— Start of RECORDS FOR THIS EXERCISE —

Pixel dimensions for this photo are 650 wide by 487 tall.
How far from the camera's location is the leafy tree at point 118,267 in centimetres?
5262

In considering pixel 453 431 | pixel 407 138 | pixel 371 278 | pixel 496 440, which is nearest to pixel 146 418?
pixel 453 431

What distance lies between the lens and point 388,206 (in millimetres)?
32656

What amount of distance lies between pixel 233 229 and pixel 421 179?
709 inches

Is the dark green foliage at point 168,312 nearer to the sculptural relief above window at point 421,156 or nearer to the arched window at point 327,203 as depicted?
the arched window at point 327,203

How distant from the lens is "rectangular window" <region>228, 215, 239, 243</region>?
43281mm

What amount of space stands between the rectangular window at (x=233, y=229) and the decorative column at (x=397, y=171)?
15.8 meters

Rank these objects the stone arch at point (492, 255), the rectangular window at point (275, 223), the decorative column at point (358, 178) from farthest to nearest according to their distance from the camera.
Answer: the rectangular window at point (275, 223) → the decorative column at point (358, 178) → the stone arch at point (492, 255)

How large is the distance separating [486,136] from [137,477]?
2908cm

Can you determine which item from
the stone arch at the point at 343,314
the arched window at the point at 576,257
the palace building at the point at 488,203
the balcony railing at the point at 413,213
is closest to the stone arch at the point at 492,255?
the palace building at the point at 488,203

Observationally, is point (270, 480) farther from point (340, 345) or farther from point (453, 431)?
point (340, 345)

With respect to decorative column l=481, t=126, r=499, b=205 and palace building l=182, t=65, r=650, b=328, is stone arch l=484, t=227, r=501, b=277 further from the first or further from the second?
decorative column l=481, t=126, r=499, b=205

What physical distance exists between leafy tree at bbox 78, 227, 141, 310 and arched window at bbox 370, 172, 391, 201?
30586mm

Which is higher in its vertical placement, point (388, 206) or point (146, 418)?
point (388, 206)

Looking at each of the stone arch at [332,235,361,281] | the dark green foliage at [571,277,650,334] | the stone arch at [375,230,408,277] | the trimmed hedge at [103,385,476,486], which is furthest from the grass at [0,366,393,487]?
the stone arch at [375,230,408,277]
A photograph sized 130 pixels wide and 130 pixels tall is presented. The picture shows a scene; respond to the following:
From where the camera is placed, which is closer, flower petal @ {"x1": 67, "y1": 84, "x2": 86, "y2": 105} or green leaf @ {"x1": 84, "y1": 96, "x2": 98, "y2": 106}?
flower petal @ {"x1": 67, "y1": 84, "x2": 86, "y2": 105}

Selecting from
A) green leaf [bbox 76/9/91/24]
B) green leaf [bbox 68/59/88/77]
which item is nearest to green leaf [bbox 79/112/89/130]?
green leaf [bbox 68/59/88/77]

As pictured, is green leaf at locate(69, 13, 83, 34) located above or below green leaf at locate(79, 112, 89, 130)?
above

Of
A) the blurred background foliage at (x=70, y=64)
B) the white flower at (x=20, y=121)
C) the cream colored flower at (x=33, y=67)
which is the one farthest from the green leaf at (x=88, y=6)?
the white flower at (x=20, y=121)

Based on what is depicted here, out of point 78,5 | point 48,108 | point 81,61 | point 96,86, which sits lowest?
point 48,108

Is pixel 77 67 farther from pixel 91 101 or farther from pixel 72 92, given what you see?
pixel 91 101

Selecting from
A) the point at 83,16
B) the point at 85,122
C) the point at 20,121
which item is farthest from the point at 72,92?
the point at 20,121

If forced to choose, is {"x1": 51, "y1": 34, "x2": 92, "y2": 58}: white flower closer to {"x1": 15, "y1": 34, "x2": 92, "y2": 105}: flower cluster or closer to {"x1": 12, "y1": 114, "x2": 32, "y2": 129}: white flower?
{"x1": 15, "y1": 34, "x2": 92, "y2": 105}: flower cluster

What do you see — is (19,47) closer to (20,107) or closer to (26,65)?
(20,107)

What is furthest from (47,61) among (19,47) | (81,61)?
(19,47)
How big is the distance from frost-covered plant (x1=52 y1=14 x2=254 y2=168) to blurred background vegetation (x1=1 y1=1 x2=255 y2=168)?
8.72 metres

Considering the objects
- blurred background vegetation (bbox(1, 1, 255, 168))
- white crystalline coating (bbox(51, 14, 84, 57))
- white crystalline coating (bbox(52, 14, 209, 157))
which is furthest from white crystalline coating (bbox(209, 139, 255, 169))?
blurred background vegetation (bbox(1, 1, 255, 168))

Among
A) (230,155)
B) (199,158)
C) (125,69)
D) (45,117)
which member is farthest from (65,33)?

— End of RECORDS FOR THIS EXERCISE —

Which lines of the data above contain the word "lens", matching case exactly? Gather every such line and copy each one in full.

• _RESULT_:
What distance lies between the lens and point 388,206 (in millimetres)?
How distant from the lens is "rectangular window" <region>228, 215, 239, 243</region>?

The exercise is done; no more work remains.